As mysterious as the rally was, there were no specific causes for the reversal either. Moody’s cut Greece’s debt to junk, but this certainly wasn’t a surprise to anyone. Bonds rallied as stocks fell, but prices had been down so far they just couldn’t recover the close. September 10y Note futures fell 14/32nds on the day with cash 10y yields at 3.26%.

In other news, the latest price tag for the cost of saving Fannie Mae and Freddie Mac is $160bln, with a worst case (probably) of $1 trillion. So, the next time you hear about how the government’s bailouts are actually making money, you might bring this up…

The Barclays inflation conference kicked off today; this tends to produce rather lethargic trading in inflation land but breakevens rose 2-3bps with the general rise in yields.


Speaking of inflation, or rather deflation, a friend pointed me today to an article posted on the website of the Philly Fed entitled “Monetary Policy In A Liquidity Trap.” It is interesting reading. It explains the classic problem of a liquidity trap: if inflation expectations are negative, then since nominal rates cannot go negative (n.b., in fact they not only can, they have over the last couple of years, but they cannot go deeply negative) it means the Fed is restricted in such a case to a low but positive real interest rate when a negative real interest rate may be called for. In theory, this means the central bank is hamstrung, because “with no opportunity cost for holding money, the public is willing to hold just about any amount of money the central bank supplies” (because if interest rates are zero, you earn the same amount holding cash or a fixed-income instrument).

Therefore, according to the author, there are limits to “quantitative easing.” There are conditions, in theory, under which Helicopter Ben cannot get airborne or, even airborne, dropping money does no good. Therefore, says the author, the Fed needs to credibly raise expectations of what future inflation will be, once the liquidity trap ends.

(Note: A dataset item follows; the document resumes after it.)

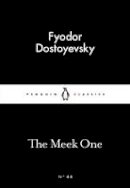Fyodor Dostoyevsky - The Meek One - 9780141397481 - V9780141397481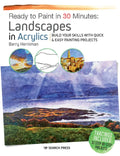 Ready to Paint in 30 Minutes: Landscapes in Acrylics: Build Your Skills with Quick & Easy Painting Projects - Paperback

Like I said, this is an interesting piece, for several reasons. For one thing, it implies that the Fed should actually be telling everyone that they’re going to let inflation get rolling once the current period of disinflationary tendency is done, when in practice they’re doing precisely the opposite and doing everything they can to convince us that they are not going to countenance higher inflation. I believe that they will; that they won’t be able to bear the political heat from hiking rates to restrain inflation when unemployment is at 7%, 8%, or 9%.

However, I think the author is likely wrong on a key point that lies behind the Fed’s (supposed) continued focus on fighting future inflation. The FOMC believes that they can always produce inflation through the printing press, and I agree. The author of the Philadelphia Fed piece implies that the velocity of money in a liquidity trap converges on zero (because if there is any floor to the decline in velocity, then some amount of quantitative easing must increase prices or output or both).  Pointing to Japan and the supposed failure of QE is a bad example, because they didn’t pursue QE for very long or very aggressively. I guarantee that if you increase the money supply tenfold, prices will rise. It is of course less clear that if you increase the money supply a scant 20% it will have any important effect in a liquidity trap situation. The author just has the scale wrong, while the FOMC firmly believes that protracted deflation can only happen if there is a failure of political will that prevents such aggressive action.

This debate probably matters, because we are caught between some disinflationary forces and some strong inflationary ones. In my opinion, the former are ebbing relative to the latter, and inflation is likely to turn higher in late Q3 or early Q4 (although there are a significant amount of moving parts right now, to be sure!). But whether the Fed decides (oddly) to be hawkish in the depths of a huge recession or decides to be dovish and try to protect against a second leg of the crisis is very much a question mark. The variance of potential outcomes favors a conservative investment position.


On Tuesday, the only economic data due is the Empire Manufacturing index (Consensus: 20.00 from 19.11). I have no opinion on this indicator and doubt it provokes a market response unless it is quite weak.